Plant Discovery no-model HTTP smoke passed on http://127.0.0.1:7861; the process was stopped after verification.
python scripts\plan_plant_training.py --corrected-examples 30 prints a non-executing SWIFT / LLaMA-Factory adapter training plan; current environment is missing torch, transformers, PEFT, TRL, and SWIFT.
pytest tests/unit/test_local_backend_config.py tests/unit/test_llama_cpp_service.py tests/unit/test_model_catalog.py tests/unit/test_service_factory.py -q passed: 30 tests.
npm run e2e:workbench passed and captured a visible local GGUF response through llama-cpp-python.
RUN_REAL_MODEL_E2E=1 PLANT_MAX_NEW_TOKENS=320 PLANT_AUTO_THINKING=0 npx playwright test tests/e2e/plant_real_model.spec.ts --config playwright.plant.config.ts --reporter=list passed and captured a real MiniCPM-V response.
hf upload build-small-hackathon/workbench C:\tmp\workbench_space_payload . --repo-type space pushed commit 6aafdc2083a9b82e9dca2cca5b87c3a1be05121b.
hf upload build-small-hackathon/plant_identification_tool C:\tmp\plant_space_payload . --repo-type space pushed commit 50897b3167a844b6a66ca0552b73a1791cdff926.
hf spaces variables add set WORKBENCH_DEPLOYMENT=space for Workbench and Plant; Plant also has PLANT_MAX_NEW_TOKENS=320 and PLANT_AUTO_THINKING=0.
hf spaces info showed Workbench in APP_STARTING and Plant in BUILDING on zero-a10g; final build/run verification remains pending.
pytest tests/unit tests/user_stories -q passed earlier in this workstream: 197 tests.
node --version returned v23.11.0; npm --version returned 10.9.2.
ollama --version returned ollama version is 0.24.0; ollama list returned gemma4:latest.
ollama pull openbmb/minicpm5-1b failed because the registry manifest does not exist.
ollama pull openbmb/minicpm-v4.6 succeeded; ollama run openbmb/minicpm-v4.6 failed with a local 500 model-load error.

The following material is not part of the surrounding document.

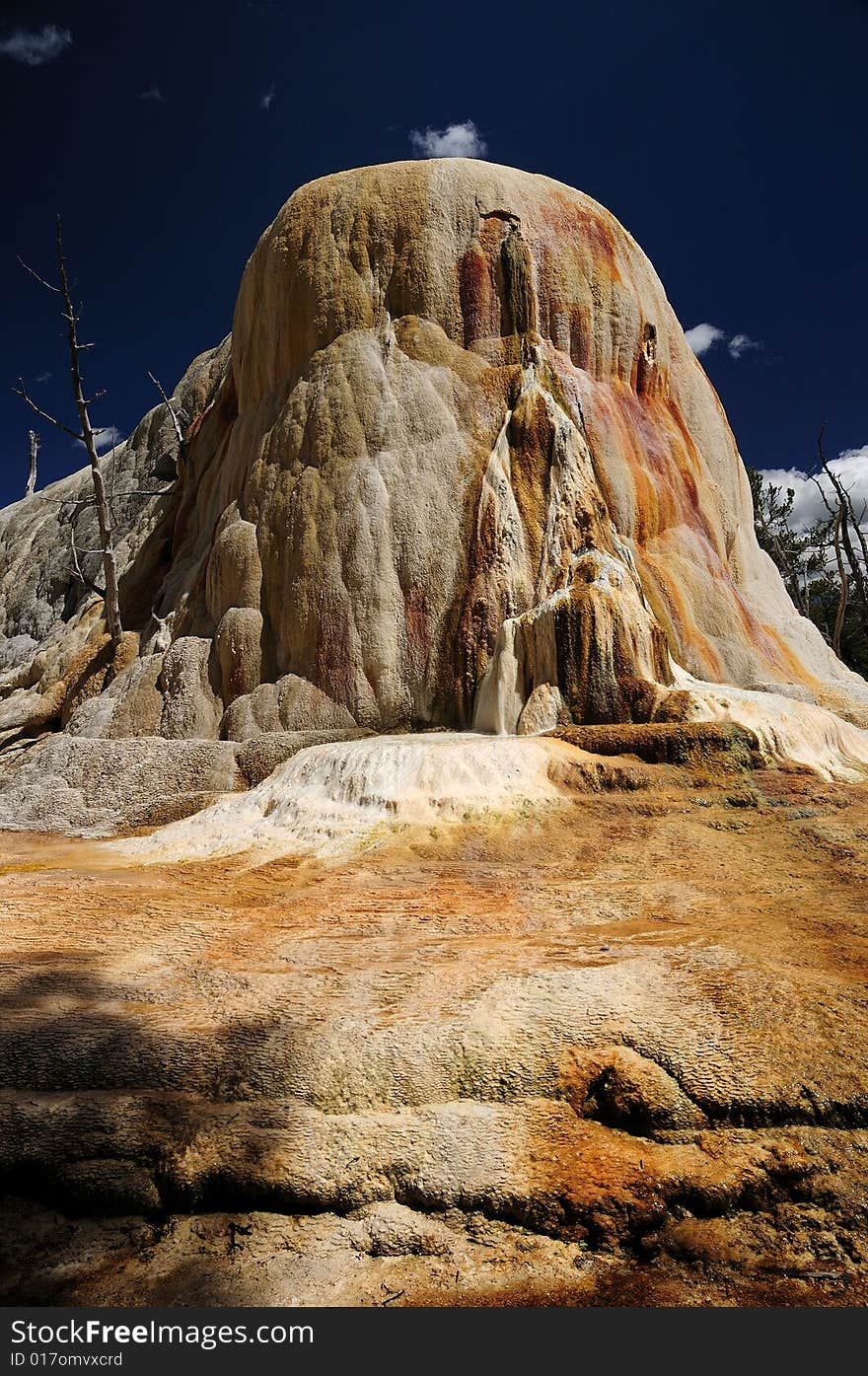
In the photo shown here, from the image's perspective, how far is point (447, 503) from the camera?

hf --version returned 1.17.0; huggingface-cli --version reports the legacy command is deprecated and recommends hf.
hf auth whoami failed with "Invalid user token"; Space push/build verification is blocked until hf auth login --force is run with a fresh token.
llama-server --version failed because llama-server is not on PATH.

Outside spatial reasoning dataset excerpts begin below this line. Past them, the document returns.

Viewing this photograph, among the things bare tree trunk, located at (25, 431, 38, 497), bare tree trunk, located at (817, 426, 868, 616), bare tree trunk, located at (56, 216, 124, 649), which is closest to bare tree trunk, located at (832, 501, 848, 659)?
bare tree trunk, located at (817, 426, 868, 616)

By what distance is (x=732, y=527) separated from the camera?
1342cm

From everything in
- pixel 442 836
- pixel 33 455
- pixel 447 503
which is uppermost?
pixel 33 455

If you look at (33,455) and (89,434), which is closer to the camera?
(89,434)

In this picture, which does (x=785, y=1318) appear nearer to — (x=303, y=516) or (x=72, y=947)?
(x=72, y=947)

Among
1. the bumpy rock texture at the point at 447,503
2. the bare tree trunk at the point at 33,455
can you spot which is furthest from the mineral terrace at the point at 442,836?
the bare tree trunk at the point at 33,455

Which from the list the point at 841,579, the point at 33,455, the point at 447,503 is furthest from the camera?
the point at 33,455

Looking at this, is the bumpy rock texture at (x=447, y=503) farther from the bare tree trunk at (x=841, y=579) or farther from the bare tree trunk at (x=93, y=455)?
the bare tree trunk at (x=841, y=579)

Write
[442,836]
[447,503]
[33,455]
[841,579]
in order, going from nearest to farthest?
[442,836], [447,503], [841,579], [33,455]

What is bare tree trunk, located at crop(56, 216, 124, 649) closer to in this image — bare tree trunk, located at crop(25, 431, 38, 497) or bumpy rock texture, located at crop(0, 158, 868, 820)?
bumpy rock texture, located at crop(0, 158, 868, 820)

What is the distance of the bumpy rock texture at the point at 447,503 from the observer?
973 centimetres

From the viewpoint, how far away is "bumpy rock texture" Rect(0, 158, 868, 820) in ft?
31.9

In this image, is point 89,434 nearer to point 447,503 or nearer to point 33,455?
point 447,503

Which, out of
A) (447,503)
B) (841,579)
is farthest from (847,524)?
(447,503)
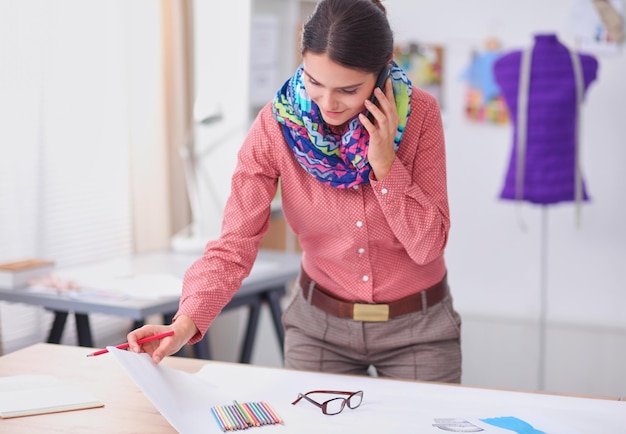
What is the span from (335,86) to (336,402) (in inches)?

git remote -v shows space-workbench and space-plant remotes configured.
Direct ruff check . passed; cache-write warnings were caused by OneDrive permissions.
Direct mypy . --no-incremental passed when MYPY_CACHE_DIR was moved to %TEMP%.

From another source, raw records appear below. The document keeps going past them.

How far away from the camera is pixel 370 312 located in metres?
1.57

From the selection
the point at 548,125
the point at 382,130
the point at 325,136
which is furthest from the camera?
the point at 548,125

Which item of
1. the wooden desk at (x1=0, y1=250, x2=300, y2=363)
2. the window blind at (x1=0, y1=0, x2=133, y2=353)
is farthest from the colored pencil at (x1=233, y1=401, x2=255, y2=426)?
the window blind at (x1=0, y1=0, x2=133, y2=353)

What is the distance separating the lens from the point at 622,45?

LM Studio /v1/models at http://192.168.188.37:1234 returned text-embedding-nomic-embed-text-v1.5, qwen2.5-coder-3b-instruct, and llama-3.2-1b-instruct.
LM Studio /v1/chat/completions returned a text response from llama-3.2-1b-instruct.
Focused OCR callback and pipeline tests pass: 8 tests.
Focused VINDEX/MCP tests pass: 13 tests.

Verification Commands

Run these after installing Python:

.\scripts\verify_structure.ps1
.venv\Scripts\python.exe --version
.venv\Scripts\Activate.ps1
python -m pip install -r requirements.txt
python -m pip install -r requirements-dev.txt
.\scripts\run_tests.ps1
.\scripts\run_quality.ps1
python app.py

When the app starts, update this file and docs/TASKS.md.